While Large Language Models (LLMs) have demonstrated impressive abilities across various domains, they still struggle with complex problems characterized by multi-objective optimization, precise constraint satisfaction, immense solution spaces, etc. To address the limitation, drawing on the superior semantic understanding ability of LLMs and also the outstanding global search and optimization capability of genetic algorithms, we propose to capitalize on their respective strengths and introduce Lyria, a general LLM-driven genetic algorithm framework, comprising 7 essential components. Through conducting extensive experiments with 4 LLMs across 3 types of problems, we demonstrated the efficacy of Lyria.

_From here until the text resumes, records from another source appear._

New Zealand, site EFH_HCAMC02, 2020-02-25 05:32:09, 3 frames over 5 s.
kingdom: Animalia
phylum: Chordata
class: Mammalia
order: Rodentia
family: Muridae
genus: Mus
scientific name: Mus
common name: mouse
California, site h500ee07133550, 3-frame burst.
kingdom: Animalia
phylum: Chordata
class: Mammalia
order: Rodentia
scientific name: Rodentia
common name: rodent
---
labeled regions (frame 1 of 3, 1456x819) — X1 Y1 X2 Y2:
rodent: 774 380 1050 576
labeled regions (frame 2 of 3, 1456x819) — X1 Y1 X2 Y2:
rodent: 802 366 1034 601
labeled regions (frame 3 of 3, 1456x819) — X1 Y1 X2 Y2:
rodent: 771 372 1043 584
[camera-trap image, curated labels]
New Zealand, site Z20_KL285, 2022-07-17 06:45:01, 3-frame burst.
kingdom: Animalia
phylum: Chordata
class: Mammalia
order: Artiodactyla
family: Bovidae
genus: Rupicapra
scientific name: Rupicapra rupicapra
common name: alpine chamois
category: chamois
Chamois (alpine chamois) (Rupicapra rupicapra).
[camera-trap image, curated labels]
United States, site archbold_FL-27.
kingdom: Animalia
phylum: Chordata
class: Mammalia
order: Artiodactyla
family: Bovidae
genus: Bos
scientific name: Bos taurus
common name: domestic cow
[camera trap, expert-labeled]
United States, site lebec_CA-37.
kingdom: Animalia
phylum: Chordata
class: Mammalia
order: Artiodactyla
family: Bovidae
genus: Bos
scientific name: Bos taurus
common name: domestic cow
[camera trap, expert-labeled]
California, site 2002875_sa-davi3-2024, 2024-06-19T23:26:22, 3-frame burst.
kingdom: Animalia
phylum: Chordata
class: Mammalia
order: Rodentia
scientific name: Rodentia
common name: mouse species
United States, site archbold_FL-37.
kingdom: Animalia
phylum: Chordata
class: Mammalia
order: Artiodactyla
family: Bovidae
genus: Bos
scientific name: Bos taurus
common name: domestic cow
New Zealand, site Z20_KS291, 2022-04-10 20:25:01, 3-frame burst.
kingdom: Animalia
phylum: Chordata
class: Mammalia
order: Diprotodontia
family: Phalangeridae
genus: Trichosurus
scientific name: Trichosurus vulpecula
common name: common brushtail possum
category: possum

Additionally, with 7 additional ablation experiments, we further systematically analyzed and elucidated the factors that affect its performance.

Kwabena Nuamah

An important aspect of artificial intelligence (AI) is the ability to reason in a step-by-step "algorithmic" manner that can be inspected and verified for its correctness. This is especially important in the domain of question answering (QA). We argue that the challenge of algorithmic reasoning in QA can be effectively tackled with a "systems" approach to AI which features a hybrid use of symbolic and sub-symbolic methods including deep neural networks. Additionally, we argue that while neural network models with end-to-end training pipelines perform well in narrow applications such as image classification and language modelling, they cannot, on their own, successfully perform algorithmic reasoning, especially if the task spans multiple domains. We discuss a few notable exceptions and point out how they are still limited when the QA problem is widened to include other intelligence-requiring tasks. However, deep learning, and machine learning in general, do play important roles as components in the reasoning process. We propose an approach to algorithm reasoning for QA, Deep Algorithmic Question Answering (DAQA), based on three desirable properties: interpretability, generalizability, and robustness which such an AI system should possess, and conclude that they are best achieved with a combination of hybrid and compositional AI.